- _Aim of the task_:
All the data beneath this line is to be reproduced exactly.
Content starts
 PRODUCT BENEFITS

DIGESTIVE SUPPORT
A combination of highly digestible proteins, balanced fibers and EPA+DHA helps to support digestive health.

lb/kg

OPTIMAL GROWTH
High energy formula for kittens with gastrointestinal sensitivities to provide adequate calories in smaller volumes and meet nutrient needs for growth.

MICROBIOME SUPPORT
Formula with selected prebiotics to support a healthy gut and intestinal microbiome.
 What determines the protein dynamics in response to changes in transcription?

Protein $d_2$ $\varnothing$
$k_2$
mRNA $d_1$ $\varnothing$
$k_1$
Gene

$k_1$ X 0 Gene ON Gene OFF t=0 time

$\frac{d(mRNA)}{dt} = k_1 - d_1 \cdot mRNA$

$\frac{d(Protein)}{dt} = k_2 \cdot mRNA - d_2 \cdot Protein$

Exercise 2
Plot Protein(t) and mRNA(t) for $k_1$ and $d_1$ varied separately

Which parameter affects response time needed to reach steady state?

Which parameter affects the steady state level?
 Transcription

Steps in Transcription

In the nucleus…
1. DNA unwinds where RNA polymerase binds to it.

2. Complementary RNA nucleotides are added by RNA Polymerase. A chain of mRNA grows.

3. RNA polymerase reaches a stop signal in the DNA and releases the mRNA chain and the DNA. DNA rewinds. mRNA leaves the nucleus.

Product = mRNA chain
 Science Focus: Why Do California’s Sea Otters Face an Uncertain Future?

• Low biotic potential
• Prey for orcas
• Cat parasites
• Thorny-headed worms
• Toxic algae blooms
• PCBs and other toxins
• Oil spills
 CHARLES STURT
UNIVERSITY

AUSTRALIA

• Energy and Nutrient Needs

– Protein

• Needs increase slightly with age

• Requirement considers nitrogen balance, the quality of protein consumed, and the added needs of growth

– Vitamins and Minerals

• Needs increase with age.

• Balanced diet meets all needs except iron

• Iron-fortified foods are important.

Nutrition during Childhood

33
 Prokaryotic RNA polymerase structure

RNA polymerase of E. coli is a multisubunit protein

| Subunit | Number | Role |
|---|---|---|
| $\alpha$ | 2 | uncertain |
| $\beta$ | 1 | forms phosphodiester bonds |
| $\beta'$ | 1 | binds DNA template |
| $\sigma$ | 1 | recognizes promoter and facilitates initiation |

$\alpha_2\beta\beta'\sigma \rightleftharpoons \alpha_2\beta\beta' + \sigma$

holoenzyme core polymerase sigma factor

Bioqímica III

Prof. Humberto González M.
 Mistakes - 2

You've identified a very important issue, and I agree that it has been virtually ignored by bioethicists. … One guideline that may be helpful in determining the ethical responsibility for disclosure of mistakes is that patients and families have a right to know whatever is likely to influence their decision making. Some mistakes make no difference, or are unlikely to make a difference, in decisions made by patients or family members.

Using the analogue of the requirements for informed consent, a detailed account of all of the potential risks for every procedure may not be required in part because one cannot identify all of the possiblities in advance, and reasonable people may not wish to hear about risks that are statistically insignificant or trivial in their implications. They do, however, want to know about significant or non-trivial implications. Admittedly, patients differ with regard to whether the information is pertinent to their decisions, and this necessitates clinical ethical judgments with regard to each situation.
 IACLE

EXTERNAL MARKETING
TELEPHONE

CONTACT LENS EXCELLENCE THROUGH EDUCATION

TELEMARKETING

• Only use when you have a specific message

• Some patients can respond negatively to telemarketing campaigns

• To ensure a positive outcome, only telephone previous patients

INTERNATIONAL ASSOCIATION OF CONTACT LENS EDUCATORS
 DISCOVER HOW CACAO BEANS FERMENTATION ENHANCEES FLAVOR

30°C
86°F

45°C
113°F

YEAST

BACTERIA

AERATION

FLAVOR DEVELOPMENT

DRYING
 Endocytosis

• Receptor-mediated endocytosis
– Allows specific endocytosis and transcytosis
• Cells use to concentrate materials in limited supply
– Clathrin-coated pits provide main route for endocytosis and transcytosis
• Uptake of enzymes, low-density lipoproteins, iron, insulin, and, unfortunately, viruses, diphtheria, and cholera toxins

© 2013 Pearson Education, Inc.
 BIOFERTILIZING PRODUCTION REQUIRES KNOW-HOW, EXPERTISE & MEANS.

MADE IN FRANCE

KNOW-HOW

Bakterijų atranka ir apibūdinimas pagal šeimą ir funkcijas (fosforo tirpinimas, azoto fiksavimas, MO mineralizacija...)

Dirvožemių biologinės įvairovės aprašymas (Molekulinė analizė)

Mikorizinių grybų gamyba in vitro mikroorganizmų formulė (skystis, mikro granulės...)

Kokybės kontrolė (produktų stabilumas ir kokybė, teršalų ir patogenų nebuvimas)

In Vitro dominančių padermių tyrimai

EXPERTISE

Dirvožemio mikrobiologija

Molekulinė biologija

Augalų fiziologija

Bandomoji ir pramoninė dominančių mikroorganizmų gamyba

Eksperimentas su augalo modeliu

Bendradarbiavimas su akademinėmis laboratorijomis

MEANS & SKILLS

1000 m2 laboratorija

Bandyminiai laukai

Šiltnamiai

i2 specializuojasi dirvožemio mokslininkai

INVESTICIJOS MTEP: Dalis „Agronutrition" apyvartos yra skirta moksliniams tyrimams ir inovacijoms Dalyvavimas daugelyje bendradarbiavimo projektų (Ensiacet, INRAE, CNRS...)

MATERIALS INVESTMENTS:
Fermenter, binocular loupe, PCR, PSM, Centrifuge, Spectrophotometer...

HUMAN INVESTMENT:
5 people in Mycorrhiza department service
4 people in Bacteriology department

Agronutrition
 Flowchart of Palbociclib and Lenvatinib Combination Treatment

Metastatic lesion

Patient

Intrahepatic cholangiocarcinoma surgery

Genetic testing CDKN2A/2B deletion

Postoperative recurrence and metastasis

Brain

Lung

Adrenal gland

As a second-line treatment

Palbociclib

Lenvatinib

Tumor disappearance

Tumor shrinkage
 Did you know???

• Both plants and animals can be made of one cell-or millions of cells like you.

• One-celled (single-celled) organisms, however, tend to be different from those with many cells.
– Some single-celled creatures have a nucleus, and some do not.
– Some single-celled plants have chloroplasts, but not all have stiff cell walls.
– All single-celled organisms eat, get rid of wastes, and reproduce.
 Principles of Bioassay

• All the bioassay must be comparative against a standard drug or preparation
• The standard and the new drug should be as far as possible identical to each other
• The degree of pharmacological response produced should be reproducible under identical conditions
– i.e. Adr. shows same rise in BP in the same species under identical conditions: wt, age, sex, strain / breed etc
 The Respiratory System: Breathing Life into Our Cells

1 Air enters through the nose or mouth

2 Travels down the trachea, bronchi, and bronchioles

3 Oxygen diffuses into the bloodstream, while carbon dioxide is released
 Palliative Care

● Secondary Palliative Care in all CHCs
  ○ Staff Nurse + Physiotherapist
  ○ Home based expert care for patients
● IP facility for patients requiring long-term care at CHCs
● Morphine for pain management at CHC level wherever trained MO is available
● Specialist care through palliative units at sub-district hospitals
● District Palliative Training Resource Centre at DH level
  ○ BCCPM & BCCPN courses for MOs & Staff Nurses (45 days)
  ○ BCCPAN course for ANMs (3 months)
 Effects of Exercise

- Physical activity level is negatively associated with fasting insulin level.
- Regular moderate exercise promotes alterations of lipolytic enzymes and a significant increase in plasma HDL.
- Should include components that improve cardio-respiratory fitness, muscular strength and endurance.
Content ends
- _Worked solution_:
 PRODUCT BENEFITS

DIGESTIVE SUPPORT
A combination of highly digestible proteins, balanced fibers and EPA+DHA helps to support digestive health.

lb/kg

OPTIMAL GROWTH
High energy formula for kittens with gastrointestinal sensitivities to provide adequate calories in smaller volumes and meet nutrient needs for growth.

MICROBIOME SUPPORT
Formula with selected prebiotics to support a healthy gut and intestinal microbiome.
 What determines the protein dynamics in response to changes in transcription?

Protein $d_2$ $\varnothing$
$k_2$
mRNA $d_1$ $\varnothing$
$k_1$
Gene

$k_1$ X 0 Gene ON Gene OFF t=0 time

$\frac{d(mRNA)}{dt} = k_1 - d_1 \cdot mRNA$

$\frac{d(Protein)}{dt} = k_2 \cdot mRNA - d_2 \cdot Protein$

Exercise 2
Plot Protein(t) and mRNA(t) for $k_1$ and $d_1$ varied separately

Which parameter affects response time needed to reach steady state?

Which parameter affects the steady state level?
 Transcription

Steps in Transcription

In the nucleus…
1. DNA unwinds where RNA polymerase binds to it.

2. Complementary RNA nucleotides are added by RNA Polymerase. A chain of mRNA grows.

3. RNA polymerase reaches a stop signal in the DNA and releases the mRNA chain and the DNA. DNA rewinds. mRNA leaves the nucleus.

Product = mRNA chain
 Science Focus: Why Do California’s Sea Otters Face an Uncertain Future?

• Low biotic potential
• Prey for orcas
• Cat parasites
• Thorny-headed worms
• Toxic algae blooms
• PCBs and other toxins
• Oil spills
 CHARLES STURT
UNIVERSITY

AUSTRALIA

• Energy and Nutrient Needs

– Protein

• Needs increase slightly with age

• Requirement considers nitrogen balance, the quality of protein consumed, and the added needs of growth

– Vitamins and Minerals

• Needs increase with age.

• Balanced diet meets all needs except iron

• Iron-fortified foods are important.

Nutrition during Childhood

33
 Prokaryotic RNA polymerase structure

RNA polymerase of E. coli is a multisubunit protein

| Subunit | Number | Role |
|---|---|---|
| $\alpha$ | 2 | uncertain |
| $\beta$ | 1 | forms phosphodiester bonds |
| $\beta'$ | 1 | binds DNA template |
| $\sigma$ | 1 | recognizes promoter and facilitates initiation |

$\alpha_2\beta\beta'\sigma \rightleftharpoons \alpha_2\beta\beta' + \sigma$

holoenzyme core polymerase sigma factor

Bioqímica III

Prof. Humberto González M.
 Mistakes - 2

You've identified a very important issue, and I agree that it has been virtually ignored by bioethicists. … One guideline that may be helpful in determining the ethical responsibility for disclosure of mistakes is that patients and families have a right to know whatever is likely to influence their decision making. Some mistakes make no difference, or are unlikely to make a difference, in decisions made by patients or family members.

Using the analogue of the requirements for informed consent, a detailed account of all of the potential risks for every procedure may not be required in part because one cannot identify all of the possiblities in advance, and reasonable people may not wish to hear about risks that are statistically insignificant or trivial in their implications. They do, however, want to know about significant or non-trivial implications. Admittedly, patients differ with regard to whether the information is pertinent to their decisions, and this necessitates clinical ethical judgments with regard to each situation.
 IACLE

EXTERNAL MARKETING
TELEPHONE

CONTACT LENS EXCELLENCE THROUGH EDUCATION

TELEMARKETING

• Only use when you have a specific message

• Some patients can respond negatively to telemarketing campaigns

• To ensure a positive outcome, only telephone previous patients

INTERNATIONAL ASSOCIATION OF CONTACT LENS EDUCATORS
 DISCOVER HOW CACAO BEANS FERMENTATION ENHANCEES FLAVOR

30°C
86°F

45°C
113°F

YEAST

BACTERIA

AERATION

FLAVOR DEVELOPMENT

DRYING
 Endocytosis

• Receptor-mediated endocytosis
– Allows specific endocytosis and transcytosis
• Cells use to concentrate materials in limited supply
– Clathrin-coated pits provide main route for endocytosis and transcytosis
• Uptake of enzymes, low-density lipoproteins, iron, insulin, and, unfortunately, viruses, diphtheria, and cholera toxins

© 2013 Pearson Education, Inc.
 BIOFERTILIZING PRODUCTION REQUIRES KNOW-HOW, EXPERTISE & MEANS.

MADE IN FRANCE

KNOW-HOW

Bakterijų atranka ir apibūdinimas pagal šeimą ir funkcijas (fosforo tirpinimas, azoto fiksavimas, MO mineralizacija...)

Dirvožemių biologinės įvairovės aprašymas (Molekulinė analizė)

Mikorizinių grybų gamyba in vitro mikroorganizmų formulė (skystis, mikro granulės...)

Kokybės kontrolė (produktų stabilumas ir kokybė, teršalų ir patogenų nebuvimas)

In Vitro dominančių padermių tyrimai

EXPERTISE

Dirvožemio mikrobiologija

Molekulinė biologija

Augalų fiziologija

Bandomoji ir pramoninė dominančių mikroorganizmų gamyba

Eksperimentas su augalo modeliu

Bendradarbiavimas su akademinėmis laboratorijomis

MEANS & SKILLS

1000 m2 laboratorija

Bandyminiai laukai

Šiltnamiai

i2 specializuojasi dirvožemio mokslininkai

INVESTICIJOS MTEP: Dalis „Agronutrition" apyvartos yra skirta moksliniams tyrimams ir inovacijoms Dalyvavimas daugelyje bendradarbiavimo projektų (Ensiacet, INRAE, CNRS...)

MATERIALS INVESTMENTS:
Fermenter, binocular loupe, PCR, PSM, Centrifuge, Spectrophotometer...

HUMAN INVESTMENT:
5 people in Mycorrhiza department service
4 people in Bacteriology department

Agronutrition
 Flowchart of Palbociclib and Lenvatinib Combination Treatment

Metastatic lesion

Patient

Intrahepatic cholangiocarcinoma surgery

Genetic testing CDKN2A/2B deletion

Postoperative recurrence and metastasis

Brain

Lung

Adrenal gland

As a second-line treatment

Palbociclib

Lenvatinib

Tumor disappearance

Tumor shrinkage
 Did you know???

• Both plants and animals can be made of one cell-or millions of cells like you.

• One-celled (single-celled) organisms, however, tend to be different from those with many cells.
– Some single-celled creatures have a nucleus, and some do not.
– Some single-celled plants have chloroplasts, but not all have stiff cell walls.
– All single-celled organisms eat, get rid of wastes, and reproduce.
 Principles of Bioassay

• All the bioassay must be comparative against a standard drug or preparation
• The standard and the new drug should be as far as possible identical to each other
• The degree of pharmacological response produced should be reproducible under identical conditions
– i.e. Adr. shows same rise in BP in the same species under identical conditions: wt, age, sex, strain / breed etc
 The Respiratory System: Breathing Life into Our Cells

1 Air enters through the nose or mouth

2 Travels down the trachea, bronchi, and bronchioles

3 Oxygen diffuses into the bloodstream, while carbon dioxide is released
 Palliative Care

● Secondary Palliative Care in all CHCs
  ○ Staff Nurse + Physiotherapist
  ○ Home based expert care for patients
● IP facility for patients requiring long-term care at CHCs
● Morphine for pain management at CHC level wherever trained MO is available
● Specialist care through palliative units at sub-district hospitals
● District Palliative Training Resource Centre at DH level
  ○ BCCPM & BCCPN courses for MOs & Staff Nurses (45 days)
  ○ BCCPAN course for ANMs (3 months)
 Effects of Exercise

- Physical activity level is negatively associated with fasting insulin level.
- Regular moderate exercise promotes alterations of lipolytic enzymes and a significant increase in plasma HDL.
- Should include components that improve cardio-respiratory fitness, muscular strength and endurance.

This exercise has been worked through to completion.